What you have to do:
Could every line of the data be printed exactly as it reads?

##### Data for the task #####

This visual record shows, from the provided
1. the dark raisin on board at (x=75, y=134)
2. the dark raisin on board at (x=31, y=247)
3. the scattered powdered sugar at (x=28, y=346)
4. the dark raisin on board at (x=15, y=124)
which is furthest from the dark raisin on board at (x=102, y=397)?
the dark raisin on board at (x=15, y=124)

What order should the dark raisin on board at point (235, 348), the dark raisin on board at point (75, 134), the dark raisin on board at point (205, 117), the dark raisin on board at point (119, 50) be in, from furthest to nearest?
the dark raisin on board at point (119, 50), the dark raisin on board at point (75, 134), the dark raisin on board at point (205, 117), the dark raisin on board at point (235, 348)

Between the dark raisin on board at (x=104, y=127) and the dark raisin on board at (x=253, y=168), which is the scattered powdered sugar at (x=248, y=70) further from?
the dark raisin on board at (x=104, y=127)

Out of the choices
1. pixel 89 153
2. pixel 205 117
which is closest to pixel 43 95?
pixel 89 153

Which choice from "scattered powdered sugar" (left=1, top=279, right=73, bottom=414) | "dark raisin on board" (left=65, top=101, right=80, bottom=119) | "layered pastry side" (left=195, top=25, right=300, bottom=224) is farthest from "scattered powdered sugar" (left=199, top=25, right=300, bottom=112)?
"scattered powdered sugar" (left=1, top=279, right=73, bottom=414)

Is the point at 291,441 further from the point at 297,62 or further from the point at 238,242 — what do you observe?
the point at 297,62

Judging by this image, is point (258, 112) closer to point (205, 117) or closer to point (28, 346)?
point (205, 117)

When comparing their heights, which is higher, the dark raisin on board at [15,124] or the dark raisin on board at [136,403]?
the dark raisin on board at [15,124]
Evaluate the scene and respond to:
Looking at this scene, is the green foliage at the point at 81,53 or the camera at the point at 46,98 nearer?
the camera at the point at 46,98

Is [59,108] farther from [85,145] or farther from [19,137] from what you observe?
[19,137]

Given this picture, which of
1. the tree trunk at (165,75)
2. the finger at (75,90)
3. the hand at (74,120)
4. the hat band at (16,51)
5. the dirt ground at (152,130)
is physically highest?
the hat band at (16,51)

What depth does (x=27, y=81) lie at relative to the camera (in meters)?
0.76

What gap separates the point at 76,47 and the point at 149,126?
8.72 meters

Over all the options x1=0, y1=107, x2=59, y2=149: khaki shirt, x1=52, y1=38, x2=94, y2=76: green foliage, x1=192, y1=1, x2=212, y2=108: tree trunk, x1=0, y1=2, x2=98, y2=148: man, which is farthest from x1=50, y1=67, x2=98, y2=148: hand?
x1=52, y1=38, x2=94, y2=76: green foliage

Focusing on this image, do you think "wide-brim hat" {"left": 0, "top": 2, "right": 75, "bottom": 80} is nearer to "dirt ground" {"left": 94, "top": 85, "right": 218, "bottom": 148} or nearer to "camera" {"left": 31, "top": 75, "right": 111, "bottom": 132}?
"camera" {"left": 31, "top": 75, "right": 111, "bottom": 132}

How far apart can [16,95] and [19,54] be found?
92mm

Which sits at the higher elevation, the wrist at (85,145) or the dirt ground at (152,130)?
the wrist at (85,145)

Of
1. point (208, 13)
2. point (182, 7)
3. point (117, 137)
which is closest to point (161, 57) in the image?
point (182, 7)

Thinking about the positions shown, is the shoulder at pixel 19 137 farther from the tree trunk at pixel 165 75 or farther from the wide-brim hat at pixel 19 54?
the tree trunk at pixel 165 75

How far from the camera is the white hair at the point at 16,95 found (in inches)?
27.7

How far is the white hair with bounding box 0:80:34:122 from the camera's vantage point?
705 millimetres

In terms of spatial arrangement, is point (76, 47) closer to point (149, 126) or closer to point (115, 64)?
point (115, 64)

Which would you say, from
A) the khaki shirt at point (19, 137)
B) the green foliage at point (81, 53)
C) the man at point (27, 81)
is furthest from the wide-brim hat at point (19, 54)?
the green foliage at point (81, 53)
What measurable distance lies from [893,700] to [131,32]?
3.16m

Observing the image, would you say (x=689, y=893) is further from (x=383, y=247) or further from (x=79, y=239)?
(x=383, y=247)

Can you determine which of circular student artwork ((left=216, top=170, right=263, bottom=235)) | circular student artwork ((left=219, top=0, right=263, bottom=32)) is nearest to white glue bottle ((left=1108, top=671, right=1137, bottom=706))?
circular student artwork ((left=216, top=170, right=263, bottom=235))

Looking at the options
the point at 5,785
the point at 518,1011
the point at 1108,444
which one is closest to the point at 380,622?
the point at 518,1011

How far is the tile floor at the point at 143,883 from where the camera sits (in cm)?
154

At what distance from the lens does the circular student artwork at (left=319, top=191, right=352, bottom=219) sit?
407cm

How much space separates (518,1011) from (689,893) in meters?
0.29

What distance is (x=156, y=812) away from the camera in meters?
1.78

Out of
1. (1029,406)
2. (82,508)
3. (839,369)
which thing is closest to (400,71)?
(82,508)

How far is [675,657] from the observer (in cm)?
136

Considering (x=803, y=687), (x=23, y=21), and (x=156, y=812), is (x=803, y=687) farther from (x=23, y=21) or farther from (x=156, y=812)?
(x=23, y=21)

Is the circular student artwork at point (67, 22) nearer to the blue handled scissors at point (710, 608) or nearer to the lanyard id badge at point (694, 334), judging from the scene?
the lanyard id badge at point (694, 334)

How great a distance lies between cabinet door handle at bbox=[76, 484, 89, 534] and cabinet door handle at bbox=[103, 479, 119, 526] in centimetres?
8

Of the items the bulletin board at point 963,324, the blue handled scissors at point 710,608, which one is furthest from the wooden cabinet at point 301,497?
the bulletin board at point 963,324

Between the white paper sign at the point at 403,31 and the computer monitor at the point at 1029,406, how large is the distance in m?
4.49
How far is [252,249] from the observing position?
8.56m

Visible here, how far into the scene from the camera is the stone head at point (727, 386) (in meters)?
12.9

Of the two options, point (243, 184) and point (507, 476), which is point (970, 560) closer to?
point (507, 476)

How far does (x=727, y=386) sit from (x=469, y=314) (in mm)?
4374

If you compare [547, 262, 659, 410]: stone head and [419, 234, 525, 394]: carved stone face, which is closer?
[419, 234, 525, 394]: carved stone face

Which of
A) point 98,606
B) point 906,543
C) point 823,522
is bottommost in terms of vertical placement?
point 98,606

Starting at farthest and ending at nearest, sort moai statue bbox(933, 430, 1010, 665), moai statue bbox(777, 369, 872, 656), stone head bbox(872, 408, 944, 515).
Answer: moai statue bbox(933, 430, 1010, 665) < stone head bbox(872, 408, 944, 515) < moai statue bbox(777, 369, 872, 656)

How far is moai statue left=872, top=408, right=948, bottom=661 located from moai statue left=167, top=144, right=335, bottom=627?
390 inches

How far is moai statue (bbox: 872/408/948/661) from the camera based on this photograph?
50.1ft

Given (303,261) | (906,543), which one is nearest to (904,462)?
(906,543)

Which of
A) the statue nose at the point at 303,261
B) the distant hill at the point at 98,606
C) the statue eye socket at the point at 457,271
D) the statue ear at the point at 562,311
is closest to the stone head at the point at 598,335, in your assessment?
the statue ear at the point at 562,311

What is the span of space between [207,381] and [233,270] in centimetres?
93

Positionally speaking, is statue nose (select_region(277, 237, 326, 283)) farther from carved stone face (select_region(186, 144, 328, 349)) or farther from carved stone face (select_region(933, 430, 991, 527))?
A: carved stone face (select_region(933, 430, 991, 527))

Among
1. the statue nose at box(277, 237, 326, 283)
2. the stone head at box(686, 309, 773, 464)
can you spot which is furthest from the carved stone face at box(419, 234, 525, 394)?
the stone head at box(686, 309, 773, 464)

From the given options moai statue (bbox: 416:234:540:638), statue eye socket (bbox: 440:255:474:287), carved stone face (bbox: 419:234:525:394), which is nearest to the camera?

#####

Answer to this problem:
This visual record shows, from the provided
1. the dark raisin on board at (x=75, y=134)
2. the dark raisin on board at (x=31, y=247)
3. the scattered powdered sugar at (x=28, y=346)
4. the dark raisin on board at (x=15, y=124)
which is furthest from the dark raisin on board at (x=102, y=397)?
the dark raisin on board at (x=15, y=124)

What order should the dark raisin on board at point (235, 348), the dark raisin on board at point (75, 134), the dark raisin on board at point (205, 117), the dark raisin on board at point (119, 50) be in, from furthest to nearest?
the dark raisin on board at point (119, 50), the dark raisin on board at point (75, 134), the dark raisin on board at point (205, 117), the dark raisin on board at point (235, 348)

Between the dark raisin on board at (x=104, y=127) and the dark raisin on board at (x=253, y=168), which is the scattered powdered sugar at (x=248, y=70) further from?
the dark raisin on board at (x=104, y=127)

Out of the choices
1. pixel 89 153
2. pixel 205 117
which is closest to pixel 43 95?
pixel 89 153

Which choice from "scattered powdered sugar" (left=1, top=279, right=73, bottom=414) | "dark raisin on board" (left=65, top=101, right=80, bottom=119) | "layered pastry side" (left=195, top=25, right=300, bottom=224) is farthest from "scattered powdered sugar" (left=199, top=25, right=300, bottom=112)?
"scattered powdered sugar" (left=1, top=279, right=73, bottom=414)

Is the point at 291,441 further from the point at 297,62 or further from the point at 238,242 — what do you observe?
the point at 297,62

Judging by this image, is point (258, 112) closer to point (205, 117) or closer to point (28, 346)?
point (205, 117)

When comparing their heights, which is higher, the dark raisin on board at [15,124] or the dark raisin on board at [136,403]?
the dark raisin on board at [15,124]
Evaluate the scene and respond to:
Looking at this scene, is the green foliage at the point at 81,53 or the camera at the point at 46,98 nearer?
the camera at the point at 46,98

Is [59,108] farther from [85,145] or farther from [19,137] from what you observe?
[19,137]

Given this picture, which of
1. the tree trunk at (165,75)
2. the finger at (75,90)
3. the hand at (74,120)
4. the hat band at (16,51)
5. the dirt ground at (152,130)
is physically highest?
the hat band at (16,51)

What depth does (x=27, y=81) lie at relative to the camera (in meters)?
0.76

What gap separates the point at 76,47 and the point at 149,126?
8.72 meters

Over all the options x1=0, y1=107, x2=59, y2=149: khaki shirt, x1=52, y1=38, x2=94, y2=76: green foliage, x1=192, y1=1, x2=212, y2=108: tree trunk, x1=0, y1=2, x2=98, y2=148: man, which is farthest from x1=50, y1=67, x2=98, y2=148: hand?
x1=52, y1=38, x2=94, y2=76: green foliage

Focusing on this image, do you think "wide-brim hat" {"left": 0, "top": 2, "right": 75, "bottom": 80} is nearer to "dirt ground" {"left": 94, "top": 85, "right": 218, "bottom": 148} or nearer to "camera" {"left": 31, "top": 75, "right": 111, "bottom": 132}?
"camera" {"left": 31, "top": 75, "right": 111, "bottom": 132}

How far apart can [16,95] and [19,54] be found?
92mm

Which sits at the higher elevation, the wrist at (85,145) or the dirt ground at (152,130)?
the wrist at (85,145)

Of
1. point (208, 13)
2. point (182, 7)
3. point (117, 137)
which is closest to point (161, 57) in the image?
point (182, 7)

Thinking about the positions shown, is the shoulder at pixel 19 137 farther from the tree trunk at pixel 165 75 or farther from the wide-brim hat at pixel 19 54?
the tree trunk at pixel 165 75

How far from the camera is the white hair at the point at 16,95 found (in inches)?
27.7

How far is the white hair with bounding box 0:80:34:122 from the camera's vantage point?
705 millimetres

In terms of spatial arrangement, is point (76, 47) closer to point (149, 126) or closer to point (115, 64)?
point (115, 64)

Which would you say, from
A) the khaki shirt at point (19, 137)
B) the green foliage at point (81, 53)
C) the man at point (27, 81)
is furthest from the wide-brim hat at point (19, 54)?
the green foliage at point (81, 53)
What measurable distance lies from [893,700] to [131,32]?
3.16m

Observing the image, would you say (x=689, y=893) is further from (x=383, y=247) or further from (x=79, y=239)?
(x=383, y=247)

Can you determine which of circular student artwork ((left=216, top=170, right=263, bottom=235)) | circular student artwork ((left=219, top=0, right=263, bottom=32)) is nearest to white glue bottle ((left=1108, top=671, right=1137, bottom=706))?
circular student artwork ((left=216, top=170, right=263, bottom=235))

Looking at the options
the point at 5,785
the point at 518,1011
the point at 1108,444
which one is closest to the point at 380,622?
the point at 518,1011

How far is the tile floor at the point at 143,883 from where the camera sits (in cm)?
154

At what distance from the lens does the circular student artwork at (left=319, top=191, right=352, bottom=219) sit?
407cm

How much space separates (518,1011) from (689,893) in meters?
0.29

What distance is (x=156, y=812) away from the camera in meters?
1.78

Out of
1. (1029,406)
2. (82,508)
3. (839,369)
which thing is closest to (400,71)?
(82,508)

How far is [675,657] from the observer (in cm)?
136

Considering (x=803, y=687), (x=23, y=21), and (x=156, y=812), is (x=803, y=687) farther from (x=23, y=21) or farther from (x=156, y=812)?
(x=23, y=21)

Is the circular student artwork at point (67, 22) nearer to the blue handled scissors at point (710, 608) or nearer to the lanyard id badge at point (694, 334), judging from the scene?
the lanyard id badge at point (694, 334)

How great a distance lies between cabinet door handle at bbox=[76, 484, 89, 534] and cabinet door handle at bbox=[103, 479, 119, 526] in centimetres?
8

Of the items the bulletin board at point 963,324, the blue handled scissors at point 710,608, which one is furthest from the wooden cabinet at point 301,497?
the bulletin board at point 963,324

Between the white paper sign at the point at 403,31 and the computer monitor at the point at 1029,406, how large is the distance in m?
4.49
How far is [252,249] from the observing position?
8.56m

Visible here, how far into the scene from the camera is the stone head at point (727, 386) (in meters)?
12.9

Of the two options, point (243, 184) and point (507, 476), which is point (970, 560) closer to?
point (507, 476)

How far does (x=727, y=386) sit from (x=469, y=314) (in mm)?
4374

If you compare [547, 262, 659, 410]: stone head and [419, 234, 525, 394]: carved stone face, which is closer?
[419, 234, 525, 394]: carved stone face

Which of
A) point 98,606
B) point 906,543
C) point 823,522
is bottommost in terms of vertical placement?
point 98,606

Starting at farthest and ending at nearest, sort moai statue bbox(933, 430, 1010, 665), moai statue bbox(777, 369, 872, 656), stone head bbox(872, 408, 944, 515).
Answer: moai statue bbox(933, 430, 1010, 665) < stone head bbox(872, 408, 944, 515) < moai statue bbox(777, 369, 872, 656)

How far is moai statue left=872, top=408, right=948, bottom=661 located from moai statue left=167, top=144, right=335, bottom=627?
390 inches

How far is moai statue (bbox: 872/408/948/661) from the camera based on this photograph?
50.1ft

Given (303,261) | (906,543), which one is nearest to (904,462)?
(906,543)

Which of
A) the statue nose at the point at 303,261
B) the distant hill at the point at 98,606
C) the statue eye socket at the point at 457,271
D) the statue ear at the point at 562,311
is closest to the stone head at the point at 598,335, in your assessment?
the statue ear at the point at 562,311

What is the span of space between [207,381] and [233,270] in centimetres?
93

Positionally speaking, is statue nose (select_region(277, 237, 326, 283)) farther from carved stone face (select_region(186, 144, 328, 349)) or farther from carved stone face (select_region(933, 430, 991, 527))?
A: carved stone face (select_region(933, 430, 991, 527))

Among
1. the statue nose at box(277, 237, 326, 283)
2. the stone head at box(686, 309, 773, 464)
can you spot which is furthest from the carved stone face at box(419, 234, 525, 394)?
the stone head at box(686, 309, 773, 464)

From the given options moai statue (bbox: 416:234:540:638), statue eye socket (bbox: 440:255:474:287), carved stone face (bbox: 419:234:525:394), which is nearest to the camera?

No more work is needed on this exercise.